SELECTED EXTRACT ▸
Inspired by [4], we aim to capture potential dependencies between joints in a manner that extends beyond the channels of the original spatial coordinates. Therefore, we designed a learnable matrix to represent the degree of association between joints, unlike the attention score matrix, which is parameterized and obtained through model optimization. However, as this solution may lead to the loss of some graph structure features by operating globally, we also add the adjacency matrix as a guide to natural connection to complement it. Another advantage of our approach is that the channels are grouped and globally averaged within the group pooling, which helps simplify the network model. As shown in Fig. 2, relying on the joint association relationships provided by the learnable and adjacency matrices, we apply a graph convolutional operation on the features extracted by the depthwise separable convolution block to obtain an update of the nodal expression features. The obtained feature vectors will be directly involved in extracting the inter-frame dependencies.

Improved Transformer. The standard transformer is the backbone of our model, which we improve to achieve better performance and establish a baseline for subsequent experiments. To incorporate the spatial details of the skeleton, we reconstruct the query vector in the following way:

$$\begin{aligned} {\textbf {q}}^t_i = \sum _{v^t_j \in N(v^t_i)} {a^t_{ij}}\phi _q({\textbf {x}}^t_j) \end{aligned}$$

(3)

SOURCE DATA ▸
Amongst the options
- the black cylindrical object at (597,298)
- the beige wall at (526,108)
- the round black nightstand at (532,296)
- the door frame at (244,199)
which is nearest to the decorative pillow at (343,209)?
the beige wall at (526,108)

WRITTEN TASKS ▸
(1) Answer these questions about the skeleton joint modeling excerpt:
(a) What is added as a guide to natural connection to complement the learnable matrix?
(b) What serves as the backbone of the model?
(c) What operation is applied to the features extracted by the depthwise separable convolution block?
(2) Reproduce the listing above line for line, with no changes.
The excerpt and the listing are unrelated material.

RESULTS FOR THE EXERCISE ▸
(1)
(a) The adjacency matrix.
(b) The standard transformer.
(c) A graph convolutional operation.

(2)
Amongst the options
- the black cylindrical object at (597,298)
- the beige wall at (526,108)
- the round black nightstand at (532,296)
- the door frame at (244,199)
which is nearest to the decorative pillow at (343,209)?
the beige wall at (526,108)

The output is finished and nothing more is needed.